Nesta Copa do Mundo, um personagem controverso do futebol italiano do início do século voltou a dar as caras e a ser comentado mundialmente. Estamos falando do técnico Héctor Cúper, que não conseguiu classificar a seleção do Egito para as oitavas de final do torneio disputado na Rússia. Com mais essa decepção, o argentino acabou evidenciando uma das principais características de sua carreira: a dificuldade de conseguir entregar resultados.
Como jogador, Cúper foi protagonista de uma trajetória oposta e costumou superar as expectativas iniciais: atuando como zagueiro, foi bicampeão nacional com o pequeno Ferro Carril Oeste e chegou à seleção principal da Argentina. Já no ocaso da carreira, o defensor se destacou no Huracán, devolveu o Globo à elite e foi lá mesmo que se iniciou como treinador.

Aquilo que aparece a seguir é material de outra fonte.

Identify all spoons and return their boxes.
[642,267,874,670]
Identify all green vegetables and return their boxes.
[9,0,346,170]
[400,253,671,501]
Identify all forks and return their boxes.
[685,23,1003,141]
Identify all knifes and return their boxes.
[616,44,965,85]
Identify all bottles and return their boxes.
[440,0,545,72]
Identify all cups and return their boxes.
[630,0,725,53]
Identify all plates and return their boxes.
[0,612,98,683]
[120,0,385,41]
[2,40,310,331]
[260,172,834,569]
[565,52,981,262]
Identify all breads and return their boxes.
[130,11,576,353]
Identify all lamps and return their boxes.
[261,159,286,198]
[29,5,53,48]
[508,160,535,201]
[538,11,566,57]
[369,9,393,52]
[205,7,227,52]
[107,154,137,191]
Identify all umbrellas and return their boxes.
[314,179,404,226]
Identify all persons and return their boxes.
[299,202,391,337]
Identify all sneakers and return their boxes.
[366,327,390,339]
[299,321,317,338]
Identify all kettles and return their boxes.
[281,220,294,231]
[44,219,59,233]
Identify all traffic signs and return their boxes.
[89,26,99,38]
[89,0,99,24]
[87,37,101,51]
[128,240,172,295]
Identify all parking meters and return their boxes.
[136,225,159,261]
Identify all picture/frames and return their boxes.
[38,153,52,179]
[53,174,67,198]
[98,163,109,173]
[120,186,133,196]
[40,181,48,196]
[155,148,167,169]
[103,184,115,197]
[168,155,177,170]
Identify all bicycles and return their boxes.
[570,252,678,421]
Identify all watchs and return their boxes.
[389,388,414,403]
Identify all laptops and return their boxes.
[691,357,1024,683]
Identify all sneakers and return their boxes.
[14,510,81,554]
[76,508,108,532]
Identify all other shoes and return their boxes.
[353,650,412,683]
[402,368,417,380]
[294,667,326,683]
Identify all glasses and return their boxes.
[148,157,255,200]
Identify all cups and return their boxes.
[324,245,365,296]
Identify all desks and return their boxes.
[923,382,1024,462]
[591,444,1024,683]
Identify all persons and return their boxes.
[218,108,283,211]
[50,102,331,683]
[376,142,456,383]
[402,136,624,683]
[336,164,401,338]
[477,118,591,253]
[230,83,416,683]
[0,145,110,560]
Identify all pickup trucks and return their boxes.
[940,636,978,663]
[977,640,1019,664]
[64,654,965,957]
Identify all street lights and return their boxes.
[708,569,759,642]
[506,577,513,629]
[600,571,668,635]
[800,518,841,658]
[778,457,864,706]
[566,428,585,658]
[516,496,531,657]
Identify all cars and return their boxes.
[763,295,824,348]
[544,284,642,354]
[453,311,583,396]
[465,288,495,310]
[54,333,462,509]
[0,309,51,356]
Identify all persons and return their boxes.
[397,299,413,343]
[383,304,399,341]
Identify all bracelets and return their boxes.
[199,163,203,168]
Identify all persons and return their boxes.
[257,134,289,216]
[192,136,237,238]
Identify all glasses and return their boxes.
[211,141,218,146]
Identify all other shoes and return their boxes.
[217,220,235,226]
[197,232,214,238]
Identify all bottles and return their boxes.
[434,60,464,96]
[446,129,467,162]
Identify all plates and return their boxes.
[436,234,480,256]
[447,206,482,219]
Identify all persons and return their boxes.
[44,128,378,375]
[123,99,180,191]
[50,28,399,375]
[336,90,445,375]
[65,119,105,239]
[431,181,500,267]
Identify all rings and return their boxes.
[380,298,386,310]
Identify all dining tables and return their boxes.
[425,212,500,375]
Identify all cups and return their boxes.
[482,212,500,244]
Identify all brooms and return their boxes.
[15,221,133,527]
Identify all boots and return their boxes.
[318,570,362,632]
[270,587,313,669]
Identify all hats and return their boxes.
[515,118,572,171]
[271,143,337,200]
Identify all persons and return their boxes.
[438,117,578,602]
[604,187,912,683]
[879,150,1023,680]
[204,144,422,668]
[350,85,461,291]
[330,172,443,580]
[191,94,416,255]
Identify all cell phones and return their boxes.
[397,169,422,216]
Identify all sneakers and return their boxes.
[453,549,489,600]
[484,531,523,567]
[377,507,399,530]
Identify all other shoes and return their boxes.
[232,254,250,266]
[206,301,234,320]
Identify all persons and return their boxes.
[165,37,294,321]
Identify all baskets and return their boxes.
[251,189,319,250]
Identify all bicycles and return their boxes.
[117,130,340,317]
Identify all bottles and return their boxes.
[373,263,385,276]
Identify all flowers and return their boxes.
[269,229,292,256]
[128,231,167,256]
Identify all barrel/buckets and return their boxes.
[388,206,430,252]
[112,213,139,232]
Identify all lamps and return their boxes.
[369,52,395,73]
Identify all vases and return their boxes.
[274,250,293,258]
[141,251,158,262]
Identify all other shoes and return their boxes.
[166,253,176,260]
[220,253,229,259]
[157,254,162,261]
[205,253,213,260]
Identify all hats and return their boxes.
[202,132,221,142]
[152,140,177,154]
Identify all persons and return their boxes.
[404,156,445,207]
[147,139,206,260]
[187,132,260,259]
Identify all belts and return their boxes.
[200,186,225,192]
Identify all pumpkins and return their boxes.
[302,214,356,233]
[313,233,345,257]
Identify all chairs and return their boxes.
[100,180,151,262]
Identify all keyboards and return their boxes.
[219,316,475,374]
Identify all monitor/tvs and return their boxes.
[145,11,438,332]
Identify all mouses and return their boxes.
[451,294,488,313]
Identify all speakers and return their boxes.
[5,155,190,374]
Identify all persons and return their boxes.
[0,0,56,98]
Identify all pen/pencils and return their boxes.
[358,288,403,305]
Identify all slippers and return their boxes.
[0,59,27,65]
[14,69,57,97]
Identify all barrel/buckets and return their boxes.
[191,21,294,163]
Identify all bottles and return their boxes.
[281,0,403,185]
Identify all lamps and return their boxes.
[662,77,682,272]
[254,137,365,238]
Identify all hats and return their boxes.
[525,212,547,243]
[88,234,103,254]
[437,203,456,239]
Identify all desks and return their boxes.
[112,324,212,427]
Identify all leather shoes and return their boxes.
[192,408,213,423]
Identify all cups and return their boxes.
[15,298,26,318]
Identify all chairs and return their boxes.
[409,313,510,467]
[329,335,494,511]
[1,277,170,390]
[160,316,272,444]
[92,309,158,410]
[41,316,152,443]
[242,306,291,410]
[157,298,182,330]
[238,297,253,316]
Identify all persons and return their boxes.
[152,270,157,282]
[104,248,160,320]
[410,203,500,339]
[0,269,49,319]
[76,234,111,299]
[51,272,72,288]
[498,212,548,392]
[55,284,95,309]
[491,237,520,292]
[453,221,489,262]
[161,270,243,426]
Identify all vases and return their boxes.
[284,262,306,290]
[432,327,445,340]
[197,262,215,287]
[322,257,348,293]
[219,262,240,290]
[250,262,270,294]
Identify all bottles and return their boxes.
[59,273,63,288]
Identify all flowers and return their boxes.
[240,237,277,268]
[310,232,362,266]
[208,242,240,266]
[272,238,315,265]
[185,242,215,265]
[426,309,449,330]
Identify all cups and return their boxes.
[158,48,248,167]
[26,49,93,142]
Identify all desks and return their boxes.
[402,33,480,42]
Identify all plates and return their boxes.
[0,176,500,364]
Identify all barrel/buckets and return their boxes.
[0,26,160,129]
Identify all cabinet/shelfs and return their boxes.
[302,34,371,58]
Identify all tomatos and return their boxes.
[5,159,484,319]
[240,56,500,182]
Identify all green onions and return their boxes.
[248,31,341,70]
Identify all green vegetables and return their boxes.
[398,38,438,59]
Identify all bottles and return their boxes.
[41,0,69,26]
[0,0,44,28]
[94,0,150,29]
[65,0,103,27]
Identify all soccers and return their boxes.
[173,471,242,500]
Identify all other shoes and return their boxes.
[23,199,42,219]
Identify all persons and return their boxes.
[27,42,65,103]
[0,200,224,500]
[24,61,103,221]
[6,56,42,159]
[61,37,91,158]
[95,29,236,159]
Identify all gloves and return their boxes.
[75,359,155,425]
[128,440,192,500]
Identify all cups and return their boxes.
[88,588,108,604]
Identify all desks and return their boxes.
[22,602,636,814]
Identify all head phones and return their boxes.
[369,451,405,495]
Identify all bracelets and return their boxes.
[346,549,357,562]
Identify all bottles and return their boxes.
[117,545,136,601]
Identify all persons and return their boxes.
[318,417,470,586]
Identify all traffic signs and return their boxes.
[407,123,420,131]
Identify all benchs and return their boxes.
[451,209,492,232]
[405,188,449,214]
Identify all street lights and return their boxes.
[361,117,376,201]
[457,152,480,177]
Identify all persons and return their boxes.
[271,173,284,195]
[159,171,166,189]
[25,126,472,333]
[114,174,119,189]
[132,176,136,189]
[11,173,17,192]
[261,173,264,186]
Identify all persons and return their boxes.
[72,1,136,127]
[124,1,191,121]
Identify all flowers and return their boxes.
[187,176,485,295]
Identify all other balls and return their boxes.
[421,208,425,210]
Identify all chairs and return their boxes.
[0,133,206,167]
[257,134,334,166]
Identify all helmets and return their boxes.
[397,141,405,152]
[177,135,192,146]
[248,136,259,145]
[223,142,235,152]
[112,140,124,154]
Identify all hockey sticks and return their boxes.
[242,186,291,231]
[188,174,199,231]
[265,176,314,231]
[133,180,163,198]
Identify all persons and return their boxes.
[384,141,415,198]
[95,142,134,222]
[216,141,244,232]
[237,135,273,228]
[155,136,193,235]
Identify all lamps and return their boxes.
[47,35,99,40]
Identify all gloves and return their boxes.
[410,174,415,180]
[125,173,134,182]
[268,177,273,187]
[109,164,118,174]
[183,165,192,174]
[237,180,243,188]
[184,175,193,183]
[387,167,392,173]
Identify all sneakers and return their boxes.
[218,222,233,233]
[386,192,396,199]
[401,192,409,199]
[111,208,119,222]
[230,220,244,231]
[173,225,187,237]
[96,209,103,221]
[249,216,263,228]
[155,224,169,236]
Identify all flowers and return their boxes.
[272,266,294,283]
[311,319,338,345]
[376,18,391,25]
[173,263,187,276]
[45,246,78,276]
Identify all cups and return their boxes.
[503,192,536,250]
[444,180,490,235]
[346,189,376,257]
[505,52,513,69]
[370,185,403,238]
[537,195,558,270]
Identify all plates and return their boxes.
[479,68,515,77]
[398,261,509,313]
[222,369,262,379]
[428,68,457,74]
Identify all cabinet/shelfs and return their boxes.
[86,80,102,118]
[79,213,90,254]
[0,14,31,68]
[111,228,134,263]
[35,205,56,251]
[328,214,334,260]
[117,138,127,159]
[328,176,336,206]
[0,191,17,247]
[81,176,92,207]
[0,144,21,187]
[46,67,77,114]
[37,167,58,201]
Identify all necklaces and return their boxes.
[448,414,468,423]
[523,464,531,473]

Nos seus primeiros anos na nova função, Héctor Cúper também foi capaz de ir além de suas pretensões iniciais. O técnico foi vice-campeão argentino pelo Huracán e em seguida levou o pequeno Lanús a três terceiras posições seguidas nos torneios nacionais e ao título da finada Copa Conmebol – a primeira taça internacional dos grenás. Em 1997, Cúper já aportava nas paradisíacas Ilhas Baleares para treinar o Mallorca, da Espanha.
O técnico argentino ficou dois anos no comando dos bermellones e teve sucesso. Indicou compatriotas como o goleiro Carlos Roa e o enganche Ariel Ibagaza, que tiveram passagens marcantes pelo clube, e ainda fez jogadores como Javier Olaizola e Paco Soler renderem em alto nível. Sob seu comando, o Mallorca foi vice-campeão da Copa do Rei e da extinta Recopa Uefa (perdeu na final para a Lazio) e, principalmente, venceu uma Supercopa espanhola e atingiu sua melhor colocação em La Liga – um terceiro lugar, em 1998-99.
Os resultados positivos e a conquista da vaga na Liga dos Campeões em Palma de Mallorca renderam a Cúper a contratação pelo Valencia. O treinador argentino comandou os che por duas temporadas e, em ambos, chegou à final da Champions League com os valencianos de forma surpreendente. E deixou também aquela que seria a assinatura mais forte de sua carreira: o quase. Com dois vices europeus, um título da Supercopa da Espanha e um trabalho sólido, em junho de 2001 Cúper acertou com a Inter, que buscava encerrar um jejum nacional que durava 12 anos.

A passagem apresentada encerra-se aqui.